Guest blog: Should we share qualitative data?

Conversation analysts soon accumulate many hours of tapes and transcripts; usually these have been collected on the understanding that they are for the researcher’s own use, with permission only to publish extracts anonymously. But should such data be open to other researchers? Jack B. Joyce, Catrin S. Rhys, Bethan Benwell, Adrian Kerrison, Ruth Parry summarise here the arguments examined in a recent paper.

Jack B Joyce, Catrin S Hughes, Bethan Benwell, Adrian Kerrison and Ruth Parry

Data sharing has been central to the development of Conversation Analysis (CA) and is considered the bread-and-butter of the approach. Here we are talking about data sharing generally but we should point to Elliot Hoey and Chase Raymond’s Rolsi blog where they critically reflect on ‘Classic data’ and some of the pros/cons associated with drawing on a narrow range of data. CA has a fairly unique relationship with data sharing.  It is not an afterthought or a response to the Open Science movement; rather data sharing and ‘secondary’ analysis has been “baked in” to the CA approach from its inception. 

Harvey Sacks (often!) illustrates this point:

“It was not from any large interest in language or from some theoretical formulation of what should be studied that I started with tape-recorded conversations, but simply because I could get my hands on it and I could study it again and again, and also, consequentially, because others could look at what I had studied and make of it what they could, if, for example, they wanted to be able to disagree with me” 

(Sacks, 1984, p. 26, emphasis added). 

Ongoing debates

While the replication crisis or issues of data fabrication have not really touched the shores of qualitative research, the waves of the Open Science movement have brought these rumbling debates into sharp focus, and now many funders and publishers encourage or mandate data sharing. The arguments for reusing qualitative data include the checking of findings, fostering trust in science, enhancing researcher training, and importantly producing new findings which are cost-effective for researchers and avoid unnecessarily burdening participants (Kuula, 2011; DuBois et al., 2018). All-in-all, sharing data maximises the social value of publicly funded research.

Nonetheless, there are concerns about sharing qualitative data when it is highly sensitive. On-high mandates to share data can mean that we fail to protect our participants’ anonymity, or prevent subsequent researchers misinterpreting data which is highly contextual. Moreover, many of the policies and repositories (locally, nationally and internationally) are designed with quantitative research in mind. The extent to which repository specialists or ethics panels are prepared to advise qualitative researchers is varied; Mozersky and colleagues (2020) find that those groups felt responsibilities lay elsewhere.

- _Entries provided_
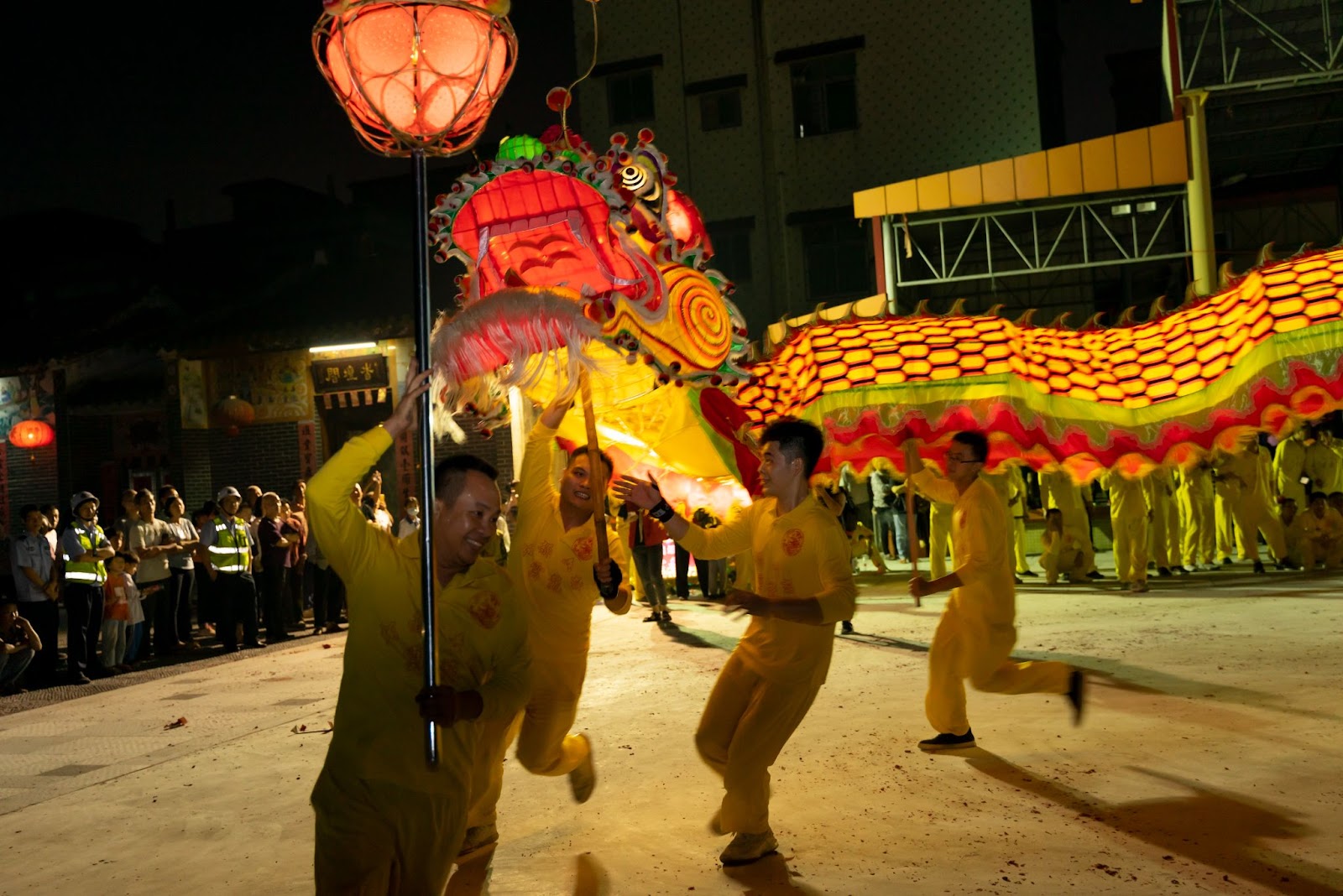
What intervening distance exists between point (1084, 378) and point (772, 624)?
4895mm

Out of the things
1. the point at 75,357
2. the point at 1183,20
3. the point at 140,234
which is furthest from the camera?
the point at 140,234

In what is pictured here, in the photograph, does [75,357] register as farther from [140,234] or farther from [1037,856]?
[1037,856]

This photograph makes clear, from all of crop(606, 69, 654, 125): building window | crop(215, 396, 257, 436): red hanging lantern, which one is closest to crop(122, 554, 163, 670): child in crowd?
crop(215, 396, 257, 436): red hanging lantern

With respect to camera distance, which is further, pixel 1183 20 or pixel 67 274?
pixel 67 274

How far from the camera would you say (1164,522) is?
480 inches

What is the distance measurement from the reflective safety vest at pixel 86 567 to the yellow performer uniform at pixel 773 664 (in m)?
7.27

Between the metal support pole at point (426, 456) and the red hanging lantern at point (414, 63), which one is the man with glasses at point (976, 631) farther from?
the red hanging lantern at point (414, 63)

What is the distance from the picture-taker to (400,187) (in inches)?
1003

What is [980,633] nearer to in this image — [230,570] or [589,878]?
[589,878]

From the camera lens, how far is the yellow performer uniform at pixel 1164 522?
11961mm

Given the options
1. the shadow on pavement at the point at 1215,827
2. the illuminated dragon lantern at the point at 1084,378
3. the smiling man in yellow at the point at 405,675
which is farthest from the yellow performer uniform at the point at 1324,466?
the smiling man in yellow at the point at 405,675

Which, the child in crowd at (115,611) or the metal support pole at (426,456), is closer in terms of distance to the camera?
the metal support pole at (426,456)

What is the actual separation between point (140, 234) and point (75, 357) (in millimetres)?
10731

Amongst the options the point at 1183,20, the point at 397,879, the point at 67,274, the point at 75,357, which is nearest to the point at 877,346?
the point at 397,879
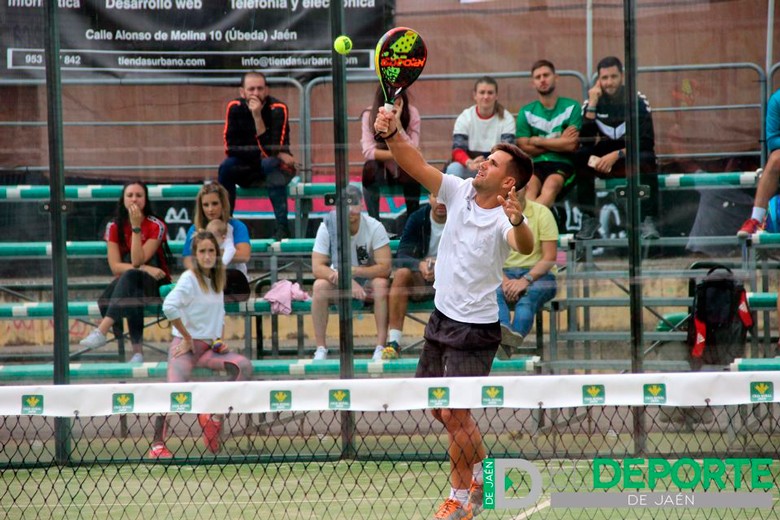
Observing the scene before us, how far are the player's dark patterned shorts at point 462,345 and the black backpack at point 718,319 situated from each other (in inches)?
86.2

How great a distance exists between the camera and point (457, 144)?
24.7 ft

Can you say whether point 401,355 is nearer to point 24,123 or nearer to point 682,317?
point 682,317

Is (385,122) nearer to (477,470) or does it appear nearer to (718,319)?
(477,470)

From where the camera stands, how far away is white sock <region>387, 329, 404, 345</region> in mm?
7578

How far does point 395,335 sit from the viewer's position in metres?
7.58

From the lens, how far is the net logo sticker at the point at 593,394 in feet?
16.9

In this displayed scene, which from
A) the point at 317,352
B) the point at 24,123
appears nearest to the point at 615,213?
the point at 317,352

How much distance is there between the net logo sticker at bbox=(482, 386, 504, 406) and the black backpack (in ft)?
8.83

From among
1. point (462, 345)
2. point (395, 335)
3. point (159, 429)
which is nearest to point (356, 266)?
point (395, 335)

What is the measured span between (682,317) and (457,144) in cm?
179

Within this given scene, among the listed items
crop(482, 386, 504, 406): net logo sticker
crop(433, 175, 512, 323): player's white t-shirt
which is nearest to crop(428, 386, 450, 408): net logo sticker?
crop(482, 386, 504, 406): net logo sticker

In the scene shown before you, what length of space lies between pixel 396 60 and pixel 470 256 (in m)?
0.98

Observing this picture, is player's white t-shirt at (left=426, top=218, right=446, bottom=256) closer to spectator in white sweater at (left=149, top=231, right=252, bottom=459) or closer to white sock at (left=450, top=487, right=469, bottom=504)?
spectator in white sweater at (left=149, top=231, right=252, bottom=459)

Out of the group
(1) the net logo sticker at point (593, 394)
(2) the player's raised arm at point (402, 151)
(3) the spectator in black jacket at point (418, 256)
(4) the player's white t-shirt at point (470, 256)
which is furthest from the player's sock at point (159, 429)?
(1) the net logo sticker at point (593, 394)
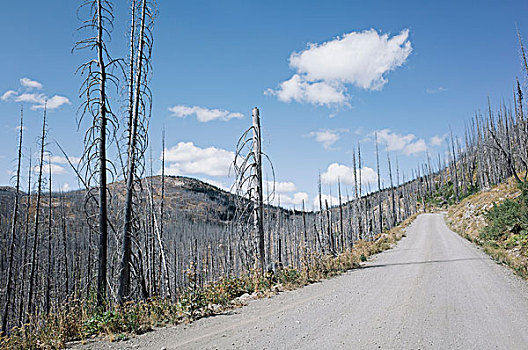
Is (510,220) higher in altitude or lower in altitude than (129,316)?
higher

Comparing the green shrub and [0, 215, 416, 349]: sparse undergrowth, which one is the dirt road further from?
the green shrub

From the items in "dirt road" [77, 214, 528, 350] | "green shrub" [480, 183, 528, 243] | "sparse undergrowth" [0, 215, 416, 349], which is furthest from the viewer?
"green shrub" [480, 183, 528, 243]

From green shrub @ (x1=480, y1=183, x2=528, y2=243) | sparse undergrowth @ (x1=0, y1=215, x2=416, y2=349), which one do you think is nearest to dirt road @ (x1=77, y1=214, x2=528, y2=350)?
sparse undergrowth @ (x1=0, y1=215, x2=416, y2=349)

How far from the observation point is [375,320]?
559 centimetres

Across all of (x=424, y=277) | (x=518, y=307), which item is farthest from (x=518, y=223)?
(x=518, y=307)

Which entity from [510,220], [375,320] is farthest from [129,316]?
[510,220]

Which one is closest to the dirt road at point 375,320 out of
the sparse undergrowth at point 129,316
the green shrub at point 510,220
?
the sparse undergrowth at point 129,316

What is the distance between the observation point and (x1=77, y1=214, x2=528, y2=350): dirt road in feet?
15.3

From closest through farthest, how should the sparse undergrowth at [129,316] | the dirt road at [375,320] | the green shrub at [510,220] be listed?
1. the dirt road at [375,320]
2. the sparse undergrowth at [129,316]
3. the green shrub at [510,220]

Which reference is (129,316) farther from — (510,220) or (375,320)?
(510,220)

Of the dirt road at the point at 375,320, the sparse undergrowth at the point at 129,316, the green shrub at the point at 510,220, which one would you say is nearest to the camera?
the dirt road at the point at 375,320

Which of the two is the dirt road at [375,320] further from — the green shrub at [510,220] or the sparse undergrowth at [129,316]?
the green shrub at [510,220]

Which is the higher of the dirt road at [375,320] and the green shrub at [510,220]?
the green shrub at [510,220]

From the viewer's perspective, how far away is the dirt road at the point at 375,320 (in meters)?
4.65
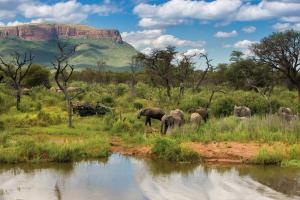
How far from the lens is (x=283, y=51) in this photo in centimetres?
4203

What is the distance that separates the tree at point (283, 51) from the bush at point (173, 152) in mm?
25150

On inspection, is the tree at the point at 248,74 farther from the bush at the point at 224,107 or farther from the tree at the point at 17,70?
the tree at the point at 17,70

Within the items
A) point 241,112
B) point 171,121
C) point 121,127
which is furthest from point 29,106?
point 241,112

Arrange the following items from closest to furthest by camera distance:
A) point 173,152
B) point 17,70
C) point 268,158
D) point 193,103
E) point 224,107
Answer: point 268,158 → point 173,152 → point 224,107 → point 193,103 → point 17,70

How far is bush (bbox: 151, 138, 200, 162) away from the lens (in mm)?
18328

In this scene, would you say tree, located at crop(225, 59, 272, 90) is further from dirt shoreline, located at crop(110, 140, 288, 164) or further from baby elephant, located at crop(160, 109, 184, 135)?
dirt shoreline, located at crop(110, 140, 288, 164)

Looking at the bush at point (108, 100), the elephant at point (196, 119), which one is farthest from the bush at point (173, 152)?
the bush at point (108, 100)

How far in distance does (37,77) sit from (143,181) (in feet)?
154

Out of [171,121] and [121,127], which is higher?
[171,121]

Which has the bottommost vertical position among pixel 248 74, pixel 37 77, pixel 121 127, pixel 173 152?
pixel 173 152

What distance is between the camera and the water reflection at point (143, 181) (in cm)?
1346

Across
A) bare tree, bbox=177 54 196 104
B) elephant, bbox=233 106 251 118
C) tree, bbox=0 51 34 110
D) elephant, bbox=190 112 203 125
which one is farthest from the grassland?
bare tree, bbox=177 54 196 104

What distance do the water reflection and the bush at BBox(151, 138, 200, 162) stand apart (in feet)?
1.97

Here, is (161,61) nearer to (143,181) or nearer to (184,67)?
(184,67)
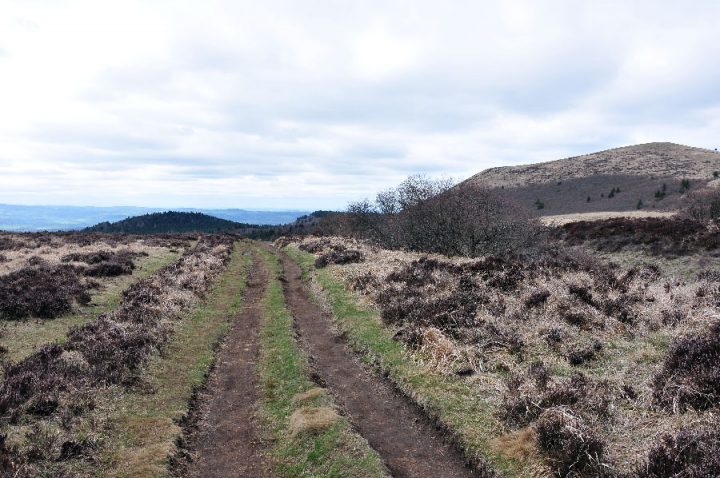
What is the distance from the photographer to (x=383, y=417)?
10.4 meters

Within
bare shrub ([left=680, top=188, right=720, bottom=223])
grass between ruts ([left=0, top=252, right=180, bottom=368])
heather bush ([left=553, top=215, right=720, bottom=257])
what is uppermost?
bare shrub ([left=680, top=188, right=720, bottom=223])

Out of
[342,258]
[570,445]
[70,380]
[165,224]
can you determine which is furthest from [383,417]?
[165,224]

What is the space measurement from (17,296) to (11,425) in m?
11.8

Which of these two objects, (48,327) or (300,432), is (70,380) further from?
(48,327)

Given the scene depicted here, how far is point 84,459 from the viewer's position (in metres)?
8.19

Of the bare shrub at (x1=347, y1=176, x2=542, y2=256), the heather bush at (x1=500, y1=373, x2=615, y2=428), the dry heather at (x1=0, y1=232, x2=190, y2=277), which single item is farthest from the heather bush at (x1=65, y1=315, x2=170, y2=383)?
the bare shrub at (x1=347, y1=176, x2=542, y2=256)

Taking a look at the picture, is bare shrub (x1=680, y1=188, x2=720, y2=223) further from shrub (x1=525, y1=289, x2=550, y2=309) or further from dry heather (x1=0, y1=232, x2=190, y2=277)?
dry heather (x1=0, y1=232, x2=190, y2=277)

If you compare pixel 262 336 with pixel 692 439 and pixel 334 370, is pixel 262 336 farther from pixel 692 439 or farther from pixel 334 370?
pixel 692 439

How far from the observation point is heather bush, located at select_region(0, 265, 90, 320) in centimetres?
1755

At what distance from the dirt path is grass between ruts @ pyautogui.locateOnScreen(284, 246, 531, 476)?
11.5ft

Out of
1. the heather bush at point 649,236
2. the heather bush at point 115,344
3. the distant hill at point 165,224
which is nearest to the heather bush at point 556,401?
the heather bush at point 115,344

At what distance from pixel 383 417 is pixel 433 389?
1.46 metres

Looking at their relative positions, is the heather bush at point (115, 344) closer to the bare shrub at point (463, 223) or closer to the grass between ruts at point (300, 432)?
the grass between ruts at point (300, 432)

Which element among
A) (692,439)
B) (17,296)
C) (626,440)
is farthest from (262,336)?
(692,439)
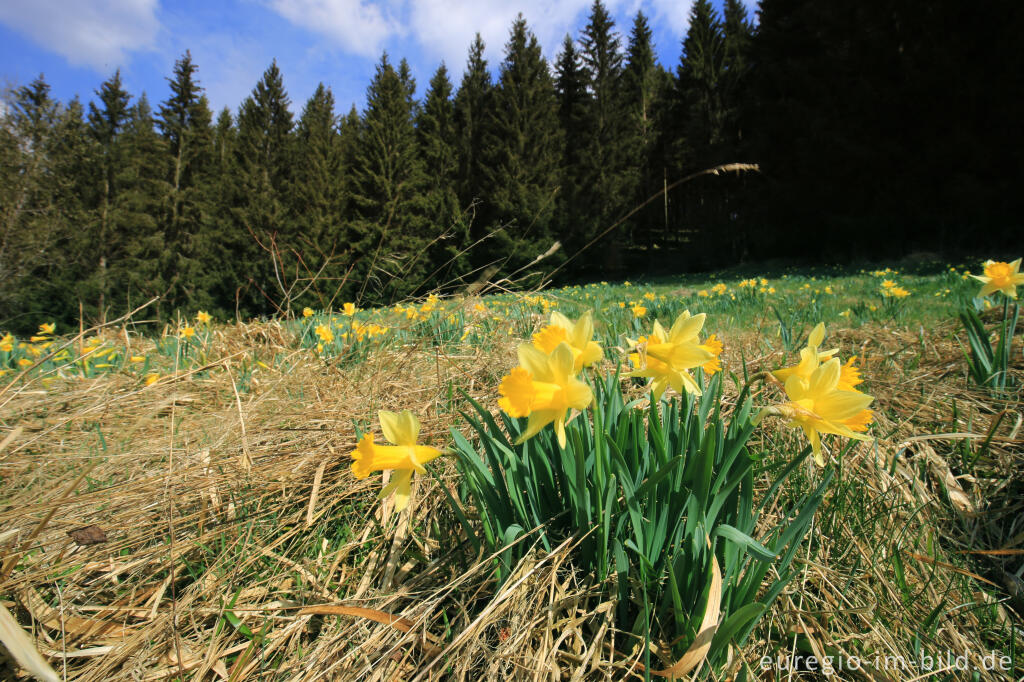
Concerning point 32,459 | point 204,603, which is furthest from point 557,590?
point 32,459

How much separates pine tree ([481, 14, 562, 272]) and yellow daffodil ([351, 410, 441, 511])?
18.1 metres

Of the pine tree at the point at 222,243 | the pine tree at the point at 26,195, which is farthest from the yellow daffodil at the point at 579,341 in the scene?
the pine tree at the point at 222,243

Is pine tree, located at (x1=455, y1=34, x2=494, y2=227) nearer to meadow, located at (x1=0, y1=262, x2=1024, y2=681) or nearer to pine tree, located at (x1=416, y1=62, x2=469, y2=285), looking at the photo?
pine tree, located at (x1=416, y1=62, x2=469, y2=285)

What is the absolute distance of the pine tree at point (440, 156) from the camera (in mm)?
17891

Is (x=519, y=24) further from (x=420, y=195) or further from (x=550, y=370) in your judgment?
(x=550, y=370)

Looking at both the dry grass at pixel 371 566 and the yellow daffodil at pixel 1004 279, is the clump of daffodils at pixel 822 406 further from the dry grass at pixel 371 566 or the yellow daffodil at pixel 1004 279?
the yellow daffodil at pixel 1004 279

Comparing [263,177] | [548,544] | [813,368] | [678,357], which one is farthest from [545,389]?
[263,177]

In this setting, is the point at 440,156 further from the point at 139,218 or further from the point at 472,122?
the point at 139,218

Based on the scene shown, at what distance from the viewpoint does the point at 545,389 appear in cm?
70

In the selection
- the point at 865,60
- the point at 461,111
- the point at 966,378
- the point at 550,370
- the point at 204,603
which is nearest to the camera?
the point at 550,370

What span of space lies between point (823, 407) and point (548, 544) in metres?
0.58

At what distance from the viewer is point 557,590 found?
888 millimetres

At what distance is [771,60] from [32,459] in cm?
2266

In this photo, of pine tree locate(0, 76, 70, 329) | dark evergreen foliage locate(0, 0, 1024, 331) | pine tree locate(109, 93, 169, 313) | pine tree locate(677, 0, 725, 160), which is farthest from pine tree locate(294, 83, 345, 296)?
pine tree locate(677, 0, 725, 160)
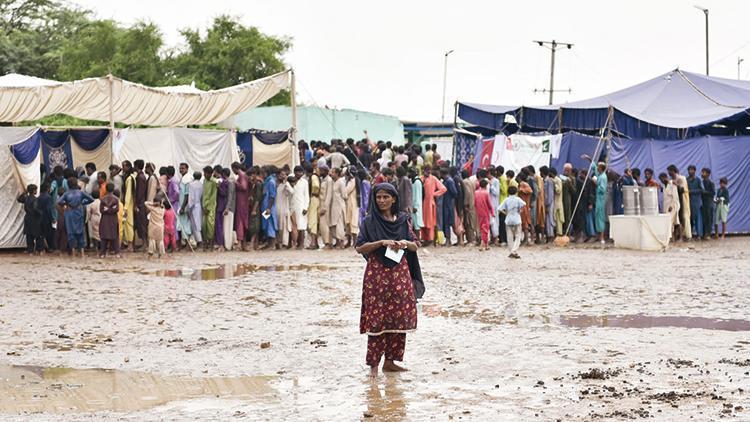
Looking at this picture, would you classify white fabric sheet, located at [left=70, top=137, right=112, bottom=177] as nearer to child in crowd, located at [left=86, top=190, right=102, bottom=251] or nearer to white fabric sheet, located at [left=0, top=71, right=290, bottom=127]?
white fabric sheet, located at [left=0, top=71, right=290, bottom=127]

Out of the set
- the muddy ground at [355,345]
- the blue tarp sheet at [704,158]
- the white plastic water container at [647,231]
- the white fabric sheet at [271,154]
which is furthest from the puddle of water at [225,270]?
the blue tarp sheet at [704,158]

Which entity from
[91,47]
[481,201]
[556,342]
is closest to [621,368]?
[556,342]

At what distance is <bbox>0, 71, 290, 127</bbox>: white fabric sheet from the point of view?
19.6 meters

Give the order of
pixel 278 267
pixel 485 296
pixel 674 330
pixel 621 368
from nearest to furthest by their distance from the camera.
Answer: pixel 621 368
pixel 674 330
pixel 485 296
pixel 278 267

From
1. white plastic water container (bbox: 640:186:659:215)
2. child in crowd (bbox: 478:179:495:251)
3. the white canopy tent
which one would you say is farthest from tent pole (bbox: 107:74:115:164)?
white plastic water container (bbox: 640:186:659:215)

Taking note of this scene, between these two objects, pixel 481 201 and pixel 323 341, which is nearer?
pixel 323 341

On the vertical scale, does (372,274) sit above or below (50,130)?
below

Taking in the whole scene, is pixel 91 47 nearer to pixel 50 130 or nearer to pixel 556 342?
pixel 50 130

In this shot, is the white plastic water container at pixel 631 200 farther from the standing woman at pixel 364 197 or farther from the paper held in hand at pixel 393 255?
the paper held in hand at pixel 393 255

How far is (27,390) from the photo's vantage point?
7.46 metres

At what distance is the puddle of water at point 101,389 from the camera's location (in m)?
6.96

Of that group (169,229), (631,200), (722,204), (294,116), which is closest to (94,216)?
(169,229)

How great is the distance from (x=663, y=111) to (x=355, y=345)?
55.3 feet

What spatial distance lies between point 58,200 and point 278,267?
423 centimetres
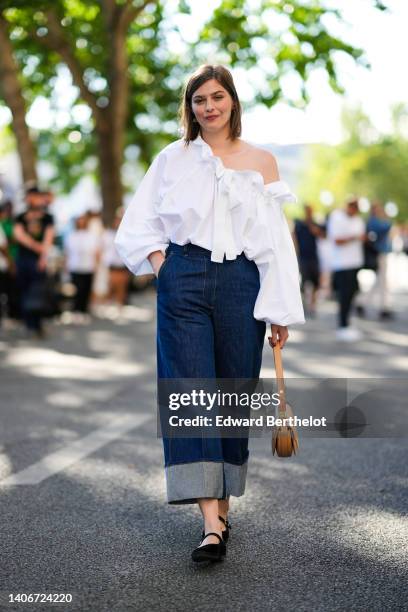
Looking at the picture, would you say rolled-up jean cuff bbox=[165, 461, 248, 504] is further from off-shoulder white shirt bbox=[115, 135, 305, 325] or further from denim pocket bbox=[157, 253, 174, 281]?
denim pocket bbox=[157, 253, 174, 281]

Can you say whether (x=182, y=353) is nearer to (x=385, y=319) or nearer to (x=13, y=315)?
(x=13, y=315)

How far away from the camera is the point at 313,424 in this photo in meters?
7.53

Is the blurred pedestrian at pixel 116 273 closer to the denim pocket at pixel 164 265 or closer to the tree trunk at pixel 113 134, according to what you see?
the tree trunk at pixel 113 134

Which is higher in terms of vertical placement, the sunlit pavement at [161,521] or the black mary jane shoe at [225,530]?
the black mary jane shoe at [225,530]

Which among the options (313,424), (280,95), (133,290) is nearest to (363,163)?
(133,290)

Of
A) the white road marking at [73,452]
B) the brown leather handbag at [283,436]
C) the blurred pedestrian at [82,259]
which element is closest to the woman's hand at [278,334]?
the brown leather handbag at [283,436]

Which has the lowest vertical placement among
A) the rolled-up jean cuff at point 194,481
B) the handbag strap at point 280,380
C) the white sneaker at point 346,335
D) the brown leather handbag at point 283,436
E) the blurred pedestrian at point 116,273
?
the white sneaker at point 346,335

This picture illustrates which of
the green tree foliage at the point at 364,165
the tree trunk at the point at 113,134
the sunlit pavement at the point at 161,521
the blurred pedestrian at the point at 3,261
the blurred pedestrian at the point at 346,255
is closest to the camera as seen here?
the sunlit pavement at the point at 161,521

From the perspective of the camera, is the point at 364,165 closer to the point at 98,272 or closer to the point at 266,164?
the point at 98,272

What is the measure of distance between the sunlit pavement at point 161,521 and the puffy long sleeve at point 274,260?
95cm

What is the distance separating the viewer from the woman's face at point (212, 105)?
430cm

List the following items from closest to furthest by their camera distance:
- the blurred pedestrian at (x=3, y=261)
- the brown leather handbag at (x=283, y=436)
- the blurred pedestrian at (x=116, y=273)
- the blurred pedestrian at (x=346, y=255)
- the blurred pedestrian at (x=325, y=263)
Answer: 1. the brown leather handbag at (x=283, y=436)
2. the blurred pedestrian at (x=346, y=255)
3. the blurred pedestrian at (x=3, y=261)
4. the blurred pedestrian at (x=116, y=273)
5. the blurred pedestrian at (x=325, y=263)

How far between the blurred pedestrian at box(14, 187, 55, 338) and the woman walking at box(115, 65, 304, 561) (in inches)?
363

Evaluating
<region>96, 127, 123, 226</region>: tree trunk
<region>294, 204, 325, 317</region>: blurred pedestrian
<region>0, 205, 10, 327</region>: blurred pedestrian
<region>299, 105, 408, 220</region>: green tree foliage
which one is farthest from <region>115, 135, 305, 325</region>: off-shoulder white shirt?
<region>299, 105, 408, 220</region>: green tree foliage
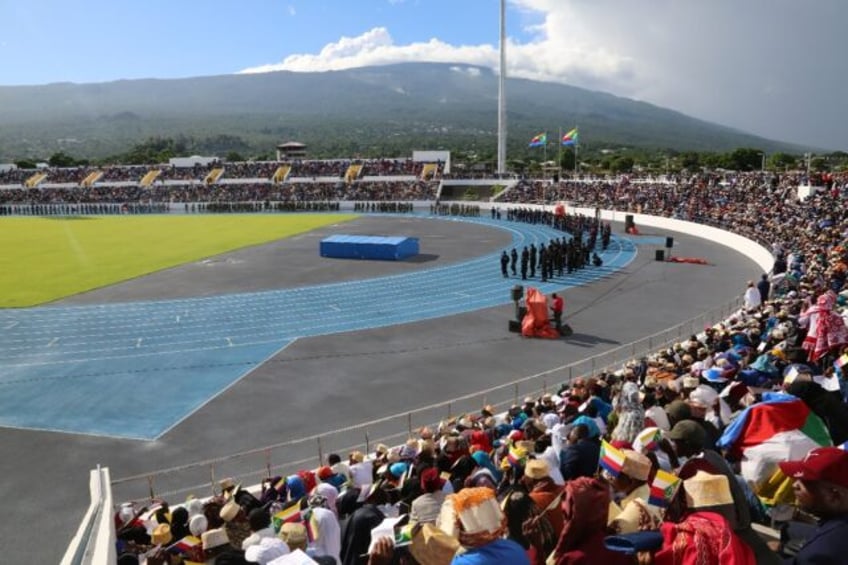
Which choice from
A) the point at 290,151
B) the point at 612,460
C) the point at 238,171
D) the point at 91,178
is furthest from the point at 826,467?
the point at 290,151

- _Problem set_
(1) Answer these questions about the guest blog post.
(a) What material does the quoted passage from Sacks say he started with?
(b) According to the post, with what kind of research in mind are many data-sharing policies and repositories designed?
(c) What did Mozersky and colleagues (2020) find about repository specialists and ethics panels?
(2) Set down everything in the guest blog post from "Guest blog: Should we" down to "a recent paper.", word for word.
The rows play no part in what follows and can be left aside.

- _Solutions to the problems_
(1)
(a) Tape-recorded conversations.
(b) Quantitative research.
(c) They found that those groups felt responsibilities lay elsewhere.

(2)
Guest blog: Should we share qualitative data?

Conversation analysts soon accumulate many hours of tapes and transcripts; usually these have been collected on the understanding that they are for the researcher’s own use, with permission only to publish extracts anonymously. But should such data be open to other researchers? Jack B. Joyce, Catrin S. Rhys, Bethan Benwell, Adrian Kerrison, Ruth Parry summarise here the arguments examined in a recent paper.